Allow me to be a little more high brow than that, please. The ad got me thinking about all the ways our bodies give out as we age. Though our knees can ache and other parts drift southward, nothing leaks away faster than the stiff upper lip.

I’m not sure what the trigger is for men, but for women its mostly menopause.  I didn’t even know I was stoic before until, suddenly, I wasn’t. The problem started in my late forties. First, I was crying during a poignant television commercial. Then the news that an acquaintance was moving away made me morose for days. I stayed away from sad books and learned to watch a lot of comedies.

However. What the body wants to spill, it will spill. The things that have made me grieve have been so minuscule, I feel embarrassed to admit them, even to myself. Thank goodness for this handy blog.

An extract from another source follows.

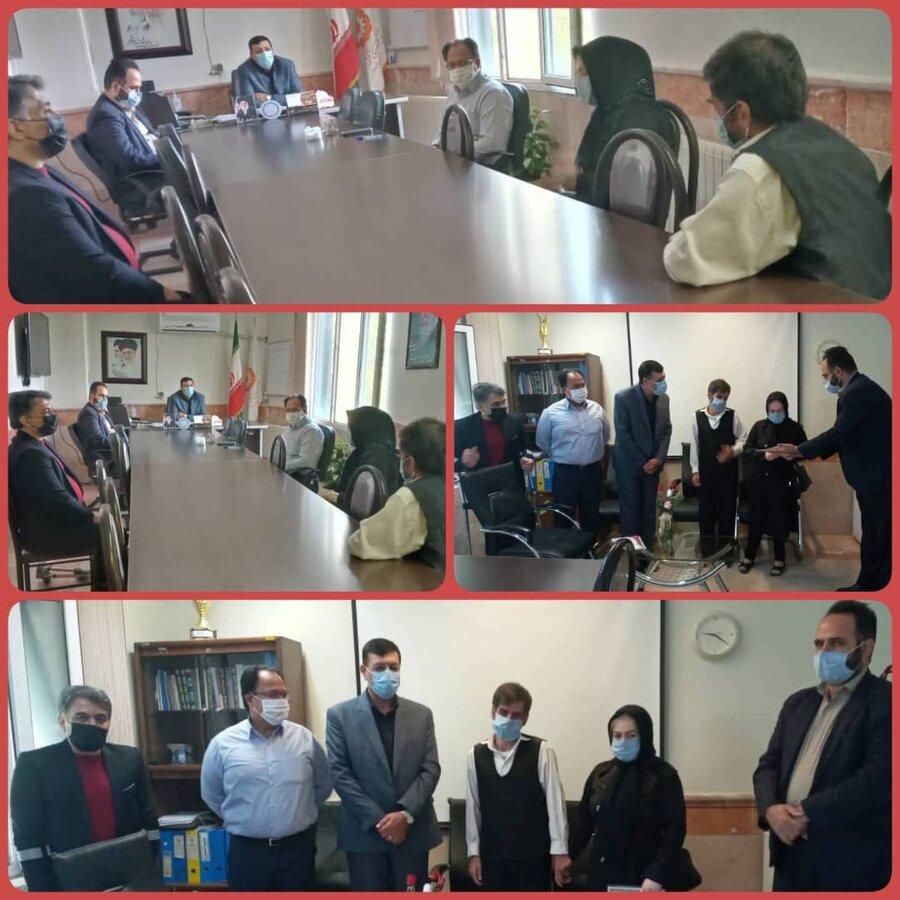 نظرآباد   تجلیل از نابینایان موفق تحت پوشش اداره بهزیستی شهرستان نظرآباد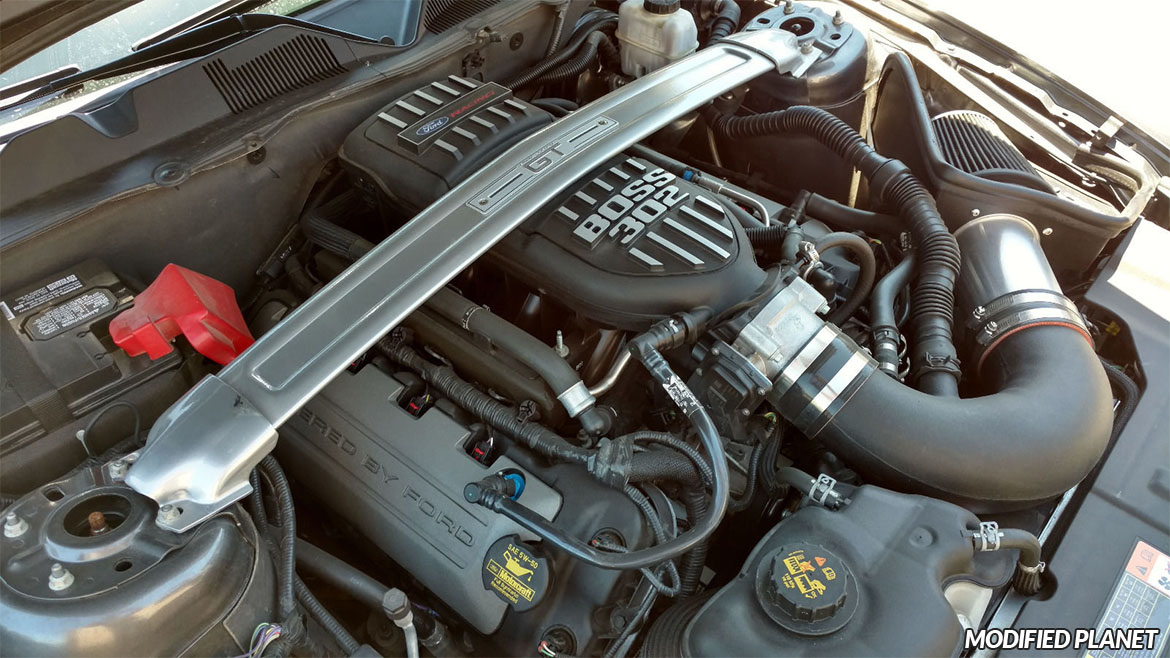 2013 Ford Mustang GT Steeda Proflow Cold Air Intake and Boss 302 Intake Manifold M-9424-M50BR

 Here is a short list of sadness triggers for me:

1. Bird song late in summer, (because its a mating call that was never answered.)
2. PBS’s nostalgic Saturday night concert series; anything from doo wop to John Denver. It’s always a two Kleenex event.
3. Reunions. I once had my eyelashes dyed so I could cry freely.
4. Seeing other people cry. This is a guaranteed trigger, even when it happens in movies. Maybe especially in movies.
5. Songs like K’naan’s ‘Waving Flag.’ I’m not sure if its the combination of rap and choir, or the fact that it was the first song our town danced to in the very first Culture Days. Weepy, weepy.

The list is fairly short, but you get the idea. One thing I’ve noticed, though. When life became harder and things happen that are more serious than a sad songbird, heavy, depressing literature makes a come back in my life. A well written, deeply moving and morose novel can cheer me up immensely. I have no idea why, nor do I care.  This also applies to sad movies.

My aha idea is this. When serious leakage begins, forget the butterfly application, the cheery slogans and uplifting comedies. Instead, lean into it. Indulge yourself in whatever manner is required. For me, it is giving myself permission to watch Romeo and Juliet (the 1969 version) or reread a real downer, like ‘Tess of the D’Urbervilles.’  Perhaps misery loves company. I think its all about perspective. A thirteen year old stabbing herself to death for love makes my John Denver concert seem pretty chipper. The worst of situations is a walk in the park when compared to Cormac McCarthy’s ‘The Road.’ Things might be tough, but at least I’m not being chased by cannibals.

For minor leakage, please insert the butterfly. For major events, lean in and let ‘er rip. You’ll feel a lot better. I promise.